### TEXT SEGMENT
- Opening Delimiter -
The largest grant impacted was the Public Health Infrastructure Grant (PHIG). Since it began in 2022, the federal program has distributed more than $5 billion to 107 health departments in all 50 states. It is set to expire Nov. 30, 2027, according to the CDC. The terminated grants only affected California, Colorado, Illinois and Minnesota.
According to a press release from the Minnesota Department of Health, the CDC canceled $38 million in PHIG funding earmarked for the state. Minnesota was using the grant for staffing, emergency planning and improving local public health services throughout the state.
Gabi Johnston, media relations manager at the Colorado Department of Public Health and Environment, said the administration is attempting to reclaim $22 million in unspent PHIG funds already awarded to Colorado.
More than $100 million in PHIG funds are in jeopardy in California and Illinois, according to press releases from those states’ attorneys general offices.
It is not just PHIG funding that could be impacted. Johnston said Colorado also received formal termination notices for grants allocated for STI surveillance, STD prevention and control, and HIV behavioral surveillance and was expecting even more termination notices.
“These programs support core public health functions, including disease surveillance, testing capacity, workforce staffing and partnerships that help prevent and control HIV and other sexually transmitted infections across Colorado,” Jill Hunsaker Ryan, MPH, executive director of the Colorado Department of Public Health and Environment, said in a statement provided to Healio. “They are carried out by dedicated public health professionals and community partners who work every day to protect the health of Coloradans. We are carefully assessing operational impacts and are focused on maintaining continuity of essential public health services while we evaluate next steps.”
Anna K. Person, MD, FIDSA, chair of the HIV Medicine Association, called the cuts “deeply troubling.”
“Many of the grants under scrutiny aim to expand access to HIV pre-exposure prophylaxis, or PrEP — one of the most effective tools we have to prevent HIV and a strategy the administration itself has identified as central to ending the HIV epidemic,” she said in a press release.
- Closing Delimiter -
### WORK INSTRUCTIONS
[a] Based on the passage about the public health grant cuts, do these statements agree with it? (i) The PHIG program is set to expire on Nov. 30, 2027. (ii) The administration is trying to reclaim $38 million in unspent PHIG funds from Colorado. (iii) Minnesota was using its grant for staffing, emergency planning and improving local public health services. Answer yes or no for each, and quote the words that decide it.
[b] Write out the part of the passage about the public health grant cuts starting at "More than $100" and ending at "attorneys general offices.".
Rely only on the passage about the public health grant cuts.

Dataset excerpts
- Opening Delimiter -
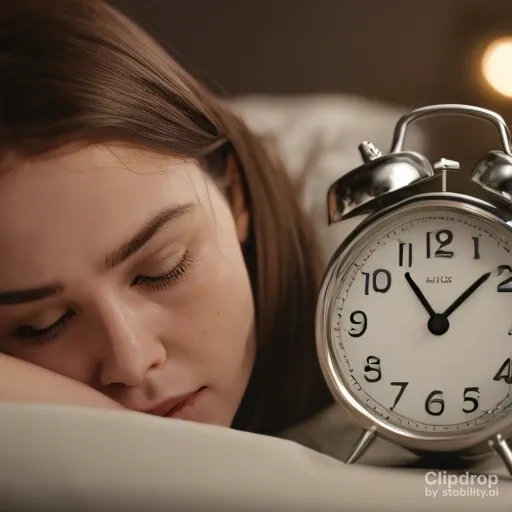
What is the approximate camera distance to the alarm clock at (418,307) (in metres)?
0.93

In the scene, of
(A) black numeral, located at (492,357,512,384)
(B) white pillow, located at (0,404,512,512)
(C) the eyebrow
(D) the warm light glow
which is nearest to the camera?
(B) white pillow, located at (0,404,512,512)

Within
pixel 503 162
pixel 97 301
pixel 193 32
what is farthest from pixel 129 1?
pixel 503 162

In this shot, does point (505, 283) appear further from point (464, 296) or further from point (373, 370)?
point (373, 370)

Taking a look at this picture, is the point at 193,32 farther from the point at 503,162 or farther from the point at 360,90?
the point at 503,162

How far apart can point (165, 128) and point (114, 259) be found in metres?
0.21

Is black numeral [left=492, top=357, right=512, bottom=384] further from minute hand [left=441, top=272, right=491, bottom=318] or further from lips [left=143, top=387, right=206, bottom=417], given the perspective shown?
lips [left=143, top=387, right=206, bottom=417]

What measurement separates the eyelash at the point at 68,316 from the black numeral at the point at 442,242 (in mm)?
336

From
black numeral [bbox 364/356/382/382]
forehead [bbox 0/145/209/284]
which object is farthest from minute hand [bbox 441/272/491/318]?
forehead [bbox 0/145/209/284]

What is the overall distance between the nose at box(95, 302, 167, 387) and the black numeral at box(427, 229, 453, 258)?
0.40m

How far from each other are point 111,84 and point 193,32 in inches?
9.1

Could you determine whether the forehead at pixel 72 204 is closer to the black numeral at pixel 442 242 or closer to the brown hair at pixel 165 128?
the brown hair at pixel 165 128

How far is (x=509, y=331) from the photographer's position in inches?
36.7

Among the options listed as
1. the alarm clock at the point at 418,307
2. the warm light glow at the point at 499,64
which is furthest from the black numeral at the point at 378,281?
the warm light glow at the point at 499,64

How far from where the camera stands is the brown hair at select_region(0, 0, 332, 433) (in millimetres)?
1061
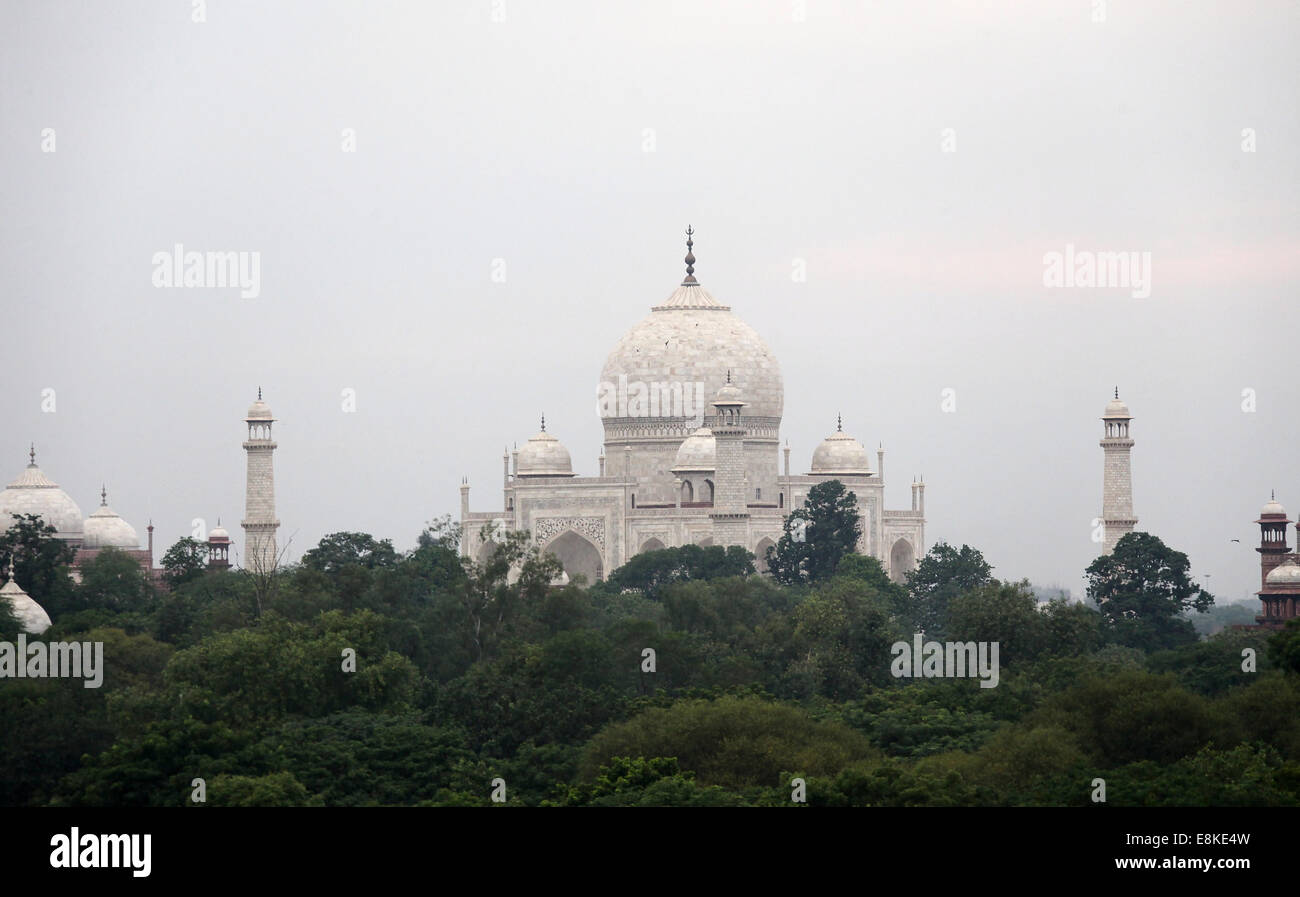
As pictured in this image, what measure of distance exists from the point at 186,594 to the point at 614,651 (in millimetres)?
21726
- Closing Delimiter -
### RESPONSES PER TASK
[a]
(i) Yes: "It is set to expire Nov. 30, 2027"
(ii) No: "the administration is attempting to reclaim $22 million in unspent PHIG funds already awarded to Colorado"
(iii) Yes: "Minnesota was using the grant for staffing, emergency planning and improving local public health services throughout the state"

[b]
More than $100 million in PHIG funds are in jeopardy in California and Illinois, according to press releases from those states’ attorneys general offices.